In the hands of RobertKirkman, as in Walking Dead, no less. I’d pretty much resigned myself to it not happening, not least because I figured Game of Thrones was unstoppable. But it seems TBTB think this will be the ideal series to fill the gap left by GoT’s ending.
No casting announced yet. What say you all? I’d like John Barrowman as Eric, James Callis as Julian, Tricia Helfer as Llewella, and Kevin Connolly as Random. I don’t dare speculate about Corwin. Also, Mr. Rilch had a suggestion. “Does everyone have to be white? Maybe Benedict could be black? Or Caine and Gerard, if you overlook them having the same mother as Julian?”
Whatever happens, if Kirkman is in charge, I know it’ll be dark and gritty, like it’s supposed to be. Man o man, I can’t wait.
Interesting. And I agree - no need to be monotone about the family. Not with all the different mothers involved. In fact, they could change up the lineages a bit if it fits the casting better. As long as they don’t mess up the sibling rivalry aspects when they share the same mother.
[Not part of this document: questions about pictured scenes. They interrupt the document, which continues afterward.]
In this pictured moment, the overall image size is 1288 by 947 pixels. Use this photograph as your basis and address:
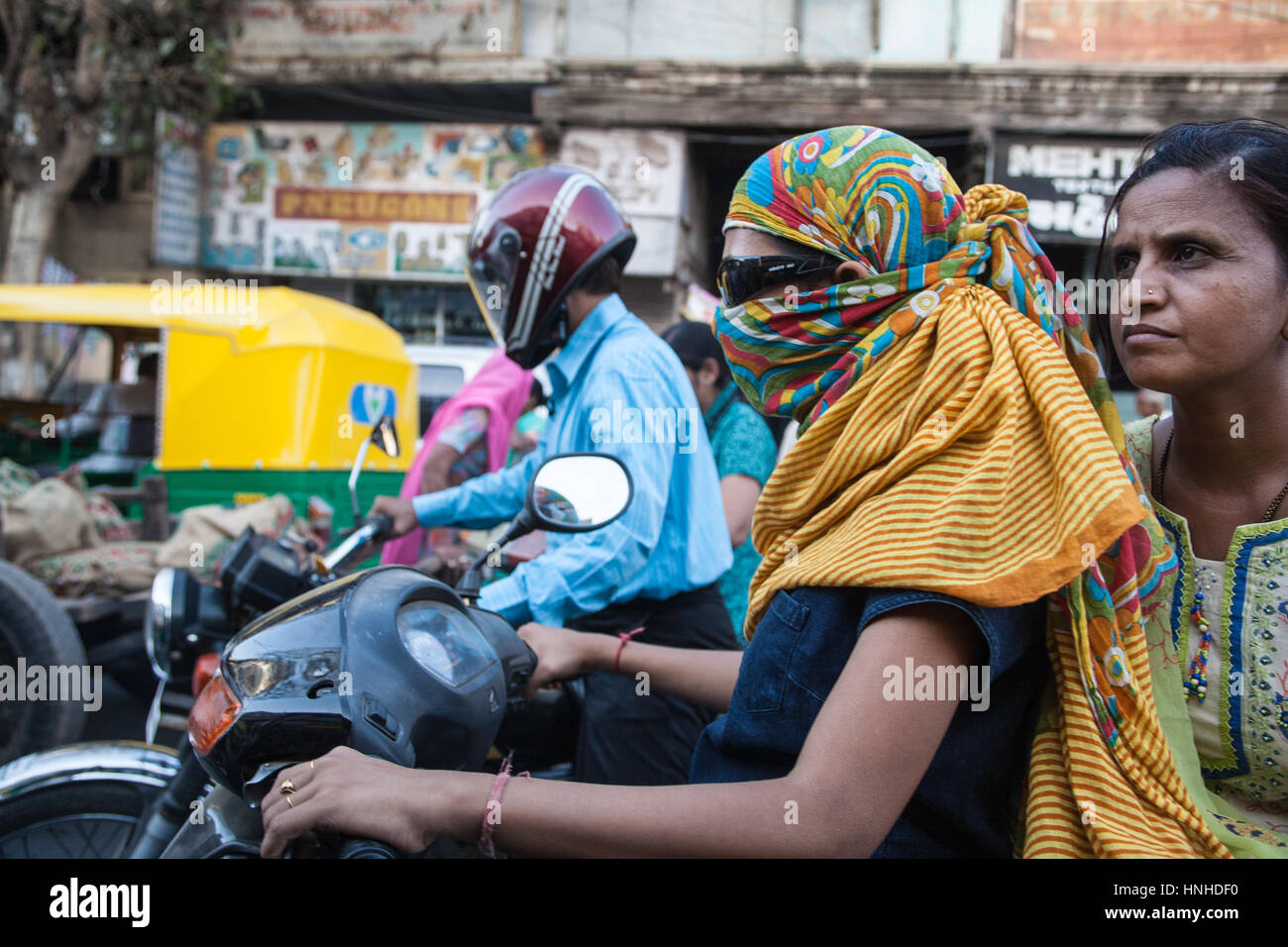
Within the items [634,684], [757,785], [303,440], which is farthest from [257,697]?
[303,440]

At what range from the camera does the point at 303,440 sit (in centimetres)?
636

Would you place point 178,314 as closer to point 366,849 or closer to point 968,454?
point 366,849

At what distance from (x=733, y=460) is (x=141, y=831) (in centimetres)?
252

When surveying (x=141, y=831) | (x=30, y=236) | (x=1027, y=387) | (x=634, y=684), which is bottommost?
(x=141, y=831)

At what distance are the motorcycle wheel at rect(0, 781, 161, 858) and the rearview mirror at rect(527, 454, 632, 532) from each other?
1.05 m

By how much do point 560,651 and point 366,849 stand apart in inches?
27.9

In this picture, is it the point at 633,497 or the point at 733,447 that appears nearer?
the point at 633,497

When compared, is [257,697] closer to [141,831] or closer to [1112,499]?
[141,831]

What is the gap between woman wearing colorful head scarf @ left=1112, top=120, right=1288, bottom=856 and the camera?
1214 mm

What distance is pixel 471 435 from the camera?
4.33 meters

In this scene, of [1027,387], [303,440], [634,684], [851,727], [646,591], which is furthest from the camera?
[303,440]

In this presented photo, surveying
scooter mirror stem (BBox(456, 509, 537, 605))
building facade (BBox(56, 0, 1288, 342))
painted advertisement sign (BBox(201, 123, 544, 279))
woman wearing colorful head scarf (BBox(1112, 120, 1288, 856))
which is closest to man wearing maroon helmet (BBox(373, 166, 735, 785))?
scooter mirror stem (BBox(456, 509, 537, 605))

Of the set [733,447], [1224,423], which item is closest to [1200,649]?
[1224,423]

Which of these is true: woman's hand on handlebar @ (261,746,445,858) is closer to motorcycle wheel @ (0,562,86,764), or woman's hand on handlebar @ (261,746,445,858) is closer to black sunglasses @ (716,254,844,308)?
black sunglasses @ (716,254,844,308)
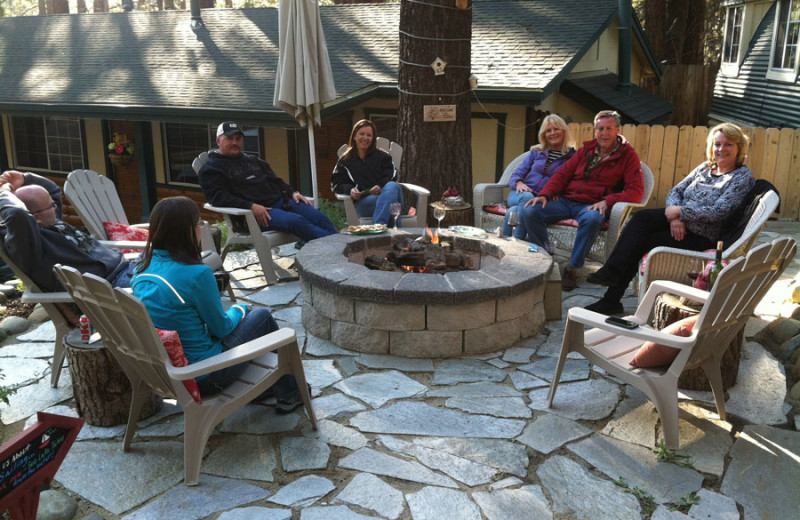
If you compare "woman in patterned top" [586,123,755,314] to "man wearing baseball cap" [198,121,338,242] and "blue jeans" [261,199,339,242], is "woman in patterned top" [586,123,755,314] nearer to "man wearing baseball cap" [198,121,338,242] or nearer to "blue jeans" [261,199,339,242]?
"blue jeans" [261,199,339,242]

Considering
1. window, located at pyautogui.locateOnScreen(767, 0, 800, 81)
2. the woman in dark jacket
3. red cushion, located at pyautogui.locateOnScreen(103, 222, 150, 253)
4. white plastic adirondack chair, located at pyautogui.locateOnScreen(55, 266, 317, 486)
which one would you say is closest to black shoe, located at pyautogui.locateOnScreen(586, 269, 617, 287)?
the woman in dark jacket

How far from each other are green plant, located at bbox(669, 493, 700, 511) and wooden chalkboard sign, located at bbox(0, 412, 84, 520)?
2.25m

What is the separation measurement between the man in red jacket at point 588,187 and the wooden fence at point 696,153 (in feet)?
10.0

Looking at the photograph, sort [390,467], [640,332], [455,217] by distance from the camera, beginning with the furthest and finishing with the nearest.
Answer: [455,217] < [640,332] < [390,467]

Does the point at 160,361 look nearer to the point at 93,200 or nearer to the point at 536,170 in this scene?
the point at 93,200

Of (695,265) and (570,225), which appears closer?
(695,265)

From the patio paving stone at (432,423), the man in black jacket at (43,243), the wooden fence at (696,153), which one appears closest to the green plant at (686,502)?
the patio paving stone at (432,423)

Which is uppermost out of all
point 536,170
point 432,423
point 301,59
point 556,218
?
point 301,59

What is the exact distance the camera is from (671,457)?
297 cm

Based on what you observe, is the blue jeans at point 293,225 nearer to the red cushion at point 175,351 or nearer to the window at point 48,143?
the red cushion at point 175,351

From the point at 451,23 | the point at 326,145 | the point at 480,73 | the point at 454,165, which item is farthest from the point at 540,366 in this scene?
the point at 326,145

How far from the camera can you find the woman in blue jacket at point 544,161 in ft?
19.4

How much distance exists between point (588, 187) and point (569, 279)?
79 cm

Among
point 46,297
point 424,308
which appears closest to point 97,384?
point 46,297
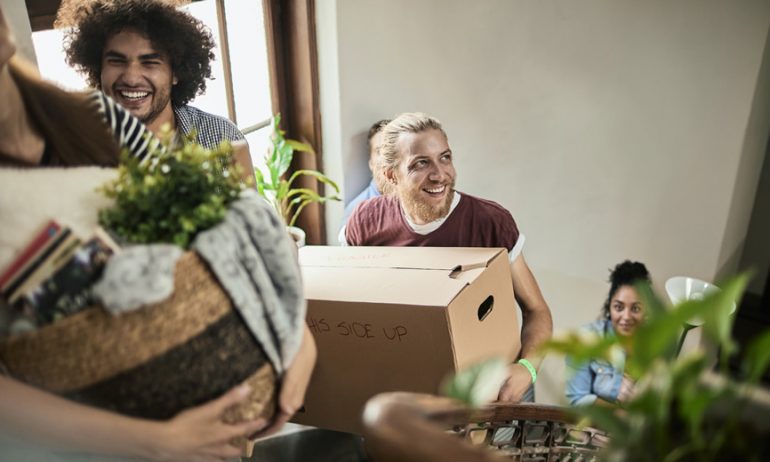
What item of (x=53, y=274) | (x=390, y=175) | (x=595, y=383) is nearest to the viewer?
(x=53, y=274)

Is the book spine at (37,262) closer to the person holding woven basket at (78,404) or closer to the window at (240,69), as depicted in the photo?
the person holding woven basket at (78,404)

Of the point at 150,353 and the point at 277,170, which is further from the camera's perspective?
the point at 277,170

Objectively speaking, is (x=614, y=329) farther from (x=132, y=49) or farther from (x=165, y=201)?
(x=165, y=201)

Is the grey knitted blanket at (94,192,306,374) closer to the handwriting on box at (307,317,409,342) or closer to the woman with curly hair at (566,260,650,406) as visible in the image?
the handwriting on box at (307,317,409,342)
I still have stuff in the trailer where I lived during undergraduate school. In search of Nine Princes in Amber, I walked over there, search and did not find it. Unable to find it in the house, I walked over again, and found it. I could shadow walk!
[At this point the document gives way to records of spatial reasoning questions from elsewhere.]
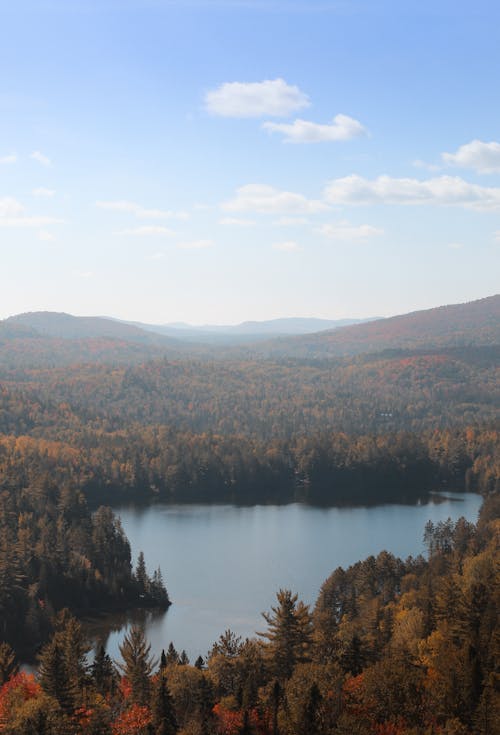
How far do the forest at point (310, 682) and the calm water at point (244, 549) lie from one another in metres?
12.4

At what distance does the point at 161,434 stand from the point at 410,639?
10401 centimetres

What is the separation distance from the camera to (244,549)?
87188mm

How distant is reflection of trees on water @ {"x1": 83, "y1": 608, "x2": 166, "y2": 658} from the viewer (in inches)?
2376

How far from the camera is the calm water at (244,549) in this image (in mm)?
63281

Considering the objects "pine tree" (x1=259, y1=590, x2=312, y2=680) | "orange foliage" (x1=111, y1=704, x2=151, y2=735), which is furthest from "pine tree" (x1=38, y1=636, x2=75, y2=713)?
"pine tree" (x1=259, y1=590, x2=312, y2=680)

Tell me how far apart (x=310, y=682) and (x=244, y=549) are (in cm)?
5259

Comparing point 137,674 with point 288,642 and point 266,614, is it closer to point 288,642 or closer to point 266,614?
point 288,642

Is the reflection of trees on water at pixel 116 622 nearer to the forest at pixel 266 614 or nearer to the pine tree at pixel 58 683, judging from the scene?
the forest at pixel 266 614

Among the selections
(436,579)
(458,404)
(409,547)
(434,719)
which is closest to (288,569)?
(409,547)

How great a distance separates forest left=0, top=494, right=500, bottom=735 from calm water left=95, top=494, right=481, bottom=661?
40.6 feet

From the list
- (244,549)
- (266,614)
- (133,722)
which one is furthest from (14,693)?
(244,549)

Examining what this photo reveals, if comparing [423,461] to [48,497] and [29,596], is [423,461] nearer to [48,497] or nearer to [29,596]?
[48,497]

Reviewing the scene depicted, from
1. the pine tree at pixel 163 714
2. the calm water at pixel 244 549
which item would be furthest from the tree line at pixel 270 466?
the pine tree at pixel 163 714

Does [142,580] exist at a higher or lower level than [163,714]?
lower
Unfortunately, I could not find a shadow trailer where I had a shoe box full of hundred dollar bills.
I adored the original series, when I read them in the early 80s (I was in high school). I then read the second series as each novel was published, and loved them, as well.
It’d probably been 15 or 20 years since I’d read them last, and, earlier this year, I bought the audiobook version of “Nine Princes in Amber” (which had some very good voice work by Alessandro Juliani). But…I have to admit, my 51-year-old self didn’t enjoy it nearly as much as my 17-year-old self had.
The thing that probably bothered me the most is that it’s rather sexist, with the few female characters (even the Princesses) being pretty two-dimensional, existing to either be manipulated or slept with (or both). I suspect that it wasn’t terribly noteworthy in 1970 (when it was written), or in 1982 (when I read it for the first time), but it’s definitely something that my older self noticed.
A lot of the book is Corwin’s internal monologue – especially in the early chapters, as he’s struggling through trying to learn who he is. ISTM that that’ll take a very deft touch to translate well to the screen.
NO. No Fillion. He’s too much of a lightweight goofball to play Corwin. He could do the wisecracking part, but not the very dangerous, hard-fighting side. Come to think of it, his comedic touch is too light for even the wisecracking part of Corwin. Needs to be someone with more bite.
Huh. I had assumed they were doing just the first five books but their doing all ten. I wasn’t a big fan of the second half but the Corwin books are among my favorite. Thanks for the heads-up!
A theme park. I thought it was more goofy.
My complaint is, no film. It would be difficult to do, and you couldn’t get “Then the fit hit the Shan” in there.